# Given text
--- START ---

During the next two weeks Dusty was an indoor cat. She was friendly and learned her name quickly. Her real color was gray, but not the same shade of gray it had first appeared to be. She did not bond with Graybelle's kittens. She was much more interested in Bounce and Pounce, two young unaltered male cats who were about ready to move on to their permanent homes, and complained about not being allowed out to spend more time with them. She had obviously been a pet, and accepted me so quickly and completely that we wondered whether her original human had died. But there was a problem. Dusty was not accustomed to the luxury of a litter box. Some cats, given the choice, prefer to wrap rather than bury. Ignoring all suggestions about the litter box I'd provided, Dusty didn't presume to ask for newspapers or shopping bags, but quietly pulled laundered, stored clothing out of a storage box, wrapped everything in fabric, and hid it behind the box.

So Dusty went to live with a friend of the Cat Sanctuary, happily ever after...well, sort of happily. Pounce and Dusty had really been "in love." For that summer and the next summer, both of them seemed so uninterested in other cats that their permanent human families didn't think they needed to be spayed or neutered, although neither family wanted kittens. It's rare for cats to be monogamous, but not unknown. For more than a year both of these cats probably mourned.

Of course, the contract of Dusty's adoption had specified that after the kittens had died or been weaned Dusty would be spayed. Dusty's humans procrastinated. A spayed cat can still adopt and nurse kittens; since Dusty showed no interest in starting more kittens, they said, she must already have been spayed. No scar was visible, but the operation was postponed.

Dusty was nothing special to look at, her permanent family and I agreed...until one day someone saw her and asked, "Is that a Russian Blue cat?" The Russian Blue breed was produced by crossbreeding Siamese and ordinary gray tabby cats, but whether Dusty had any real Russian ancestry or was only a similar crossbreed will never be known. Her permanent family seemed happier about her appearance after realizing that Dusty could be mistaken for a fancy breed.

Anyway Dusty was extremely human-friendly, and converted at least one man who, though generally animal-friendly, had thought of himself as a dog person for eighty years.

During the next six years Dusty ruled the animal population of her neighborhood. For a nondescript little city stray who never weighed more than six pounds, she turned out to be quite an imperious little Queen, asserting her dominance by dirty street fighting when other animals weren't sufficiently impressed by her confident approach to humans. Her family included a few dogs during her reign. They recognized her reign as Queen Cat, too.

--- END ---

# Data segment
--- START ---

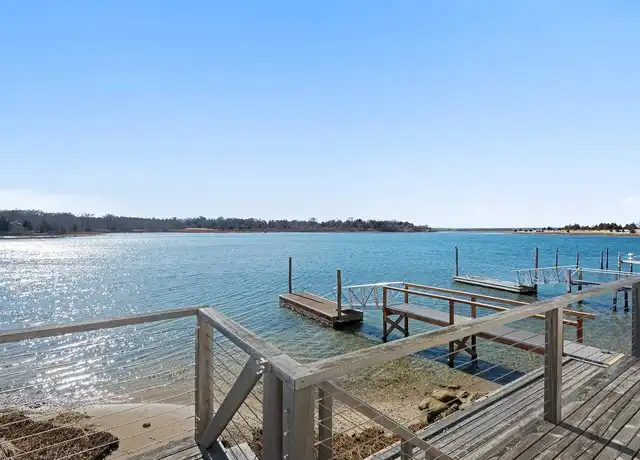Property at 71 Cedar Point Ln, Sag Harbor, NY, 11963, 3 beds, 3 baths, [object Object]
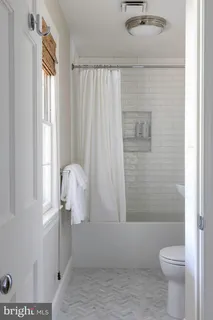 $4,250,000 | 1306 Bishop Lane, Alexandria, VA 22302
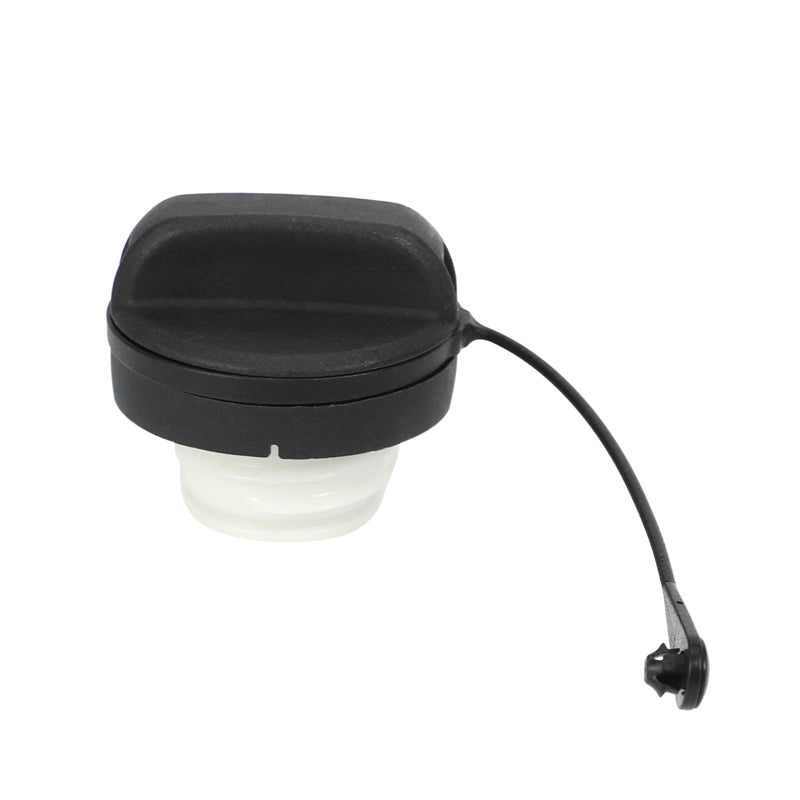 NEW Genuine Suzuki SWIFT SPLASH Petrol Fuel Filler Cap Screw in 89260-77K01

--- END ---

# What needs to be done
Reproduce word for word the portion of the story about Dusty the cat that opens with the words "Dusty was nothing" and closes with "for eighty years.".

# Your solution
Dusty was nothing special to look at, her permanent family and I agreed...until one day someone saw her and asked, "Is that a Russian Blue cat?" The Russian Blue breed was produced by crossbreeding Siamese and ordinary gray tabby cats, but whether Dusty had any real Russian ancestry or was only a similar crossbreed will never be known. Her permanent family seemed happier about her appearance after realizing that Dusty could be mistaken for a fancy breed.

Anyway Dusty was extremely human-friendly, and converted at least one man who, though generally animal-friendly, had thought of himself as a dog person for eighty years.